Start of Block

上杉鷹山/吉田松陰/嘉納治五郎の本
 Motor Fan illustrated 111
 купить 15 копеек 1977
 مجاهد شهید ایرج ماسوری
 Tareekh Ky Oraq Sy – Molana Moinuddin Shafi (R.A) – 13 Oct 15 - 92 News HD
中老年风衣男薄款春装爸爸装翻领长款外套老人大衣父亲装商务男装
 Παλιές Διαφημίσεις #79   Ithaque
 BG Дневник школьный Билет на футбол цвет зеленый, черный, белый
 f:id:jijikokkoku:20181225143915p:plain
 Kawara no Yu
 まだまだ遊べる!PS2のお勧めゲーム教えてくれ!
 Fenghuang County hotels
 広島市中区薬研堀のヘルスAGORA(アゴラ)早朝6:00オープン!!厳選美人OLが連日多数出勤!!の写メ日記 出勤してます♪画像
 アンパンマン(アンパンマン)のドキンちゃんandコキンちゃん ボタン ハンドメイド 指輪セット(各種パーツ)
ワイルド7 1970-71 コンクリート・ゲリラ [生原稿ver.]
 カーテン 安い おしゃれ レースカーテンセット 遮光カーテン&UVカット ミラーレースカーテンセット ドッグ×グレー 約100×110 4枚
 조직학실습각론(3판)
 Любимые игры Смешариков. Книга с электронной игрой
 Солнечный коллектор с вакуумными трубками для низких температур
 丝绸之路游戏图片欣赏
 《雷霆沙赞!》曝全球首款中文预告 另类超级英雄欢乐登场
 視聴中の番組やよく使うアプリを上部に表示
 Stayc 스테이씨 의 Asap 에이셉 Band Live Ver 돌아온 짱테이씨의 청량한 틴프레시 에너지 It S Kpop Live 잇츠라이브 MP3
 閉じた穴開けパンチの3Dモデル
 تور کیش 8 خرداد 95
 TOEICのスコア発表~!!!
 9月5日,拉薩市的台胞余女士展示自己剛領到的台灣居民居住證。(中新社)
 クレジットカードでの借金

End of Block

Your instructions
Without any alteration, the preceding material should be retyped in full.

Your solution
上杉鷹山/吉田松陰/嘉納治五郎の本
 Motor Fan illustrated 111
 купить 15 копеек 1977
 مجاهد شهید ایرج ماسوری
 Tareekh Ky Oraq Sy – Molana Moinuddin Shafi (R.A) – 13 Oct 15 - 92 News HD
中老年风衣男薄款春装爸爸装翻领长款外套老人大衣父亲装商务男装
 Παλιές Διαφημίσεις #79   Ithaque
 BG Дневник школьный Билет на футбол цвет зеленый, черный, белый
 f:id:jijikokkoku:20181225143915p:plain
 Kawara no Yu
 まだまだ遊べる!PS2のお勧めゲーム教えてくれ!
 Fenghuang County hotels
 広島市中区薬研堀のヘルスAGORA(アゴラ)早朝6:00オープン!!厳選美人OLが連日多数出勤!!の写メ日記 出勤してます♪画像
 アンパンマン(アンパンマン)のドキンちゃんandコキンちゃん ボタン ハンドメイド 指輪セット(各種パーツ)
ワイルド7 1970-71 コンクリート・ゲリラ [生原稿ver.]
 カーテン 安い おしゃれ レースカーテンセット 遮光カーテン&UVカット ミラーレースカーテンセット ドッグ×グレー 約100×110 4枚
 조직학실습각론(3판)
 Любимые игры Смешариков. Книга с электронной игрой
 Солнечный коллектор с вакуумными трубками для низких температур
 丝绸之路游戏图片欣赏
 《雷霆沙赞!》曝全球首款中文预告 另类超级英雄欢乐登场
 視聴中の番組やよく使うアプリを上部に表示
 Stayc 스테이씨 의 Asap 에이셉 Band Live Ver 돌아온 짱테이씨의 청량한 틴프레시 에너지 It S Kpop Live 잇츠라이브 MP3
 閉じた穴開けパンチの3Dモデル
 تور کیش 8 خرداد 95
 TOEICのスコア発表~!!!
 9月5日,拉薩市的台胞余女士展示自己剛領到的台灣居民居住證。(中新社)
 クレジットカードでの借金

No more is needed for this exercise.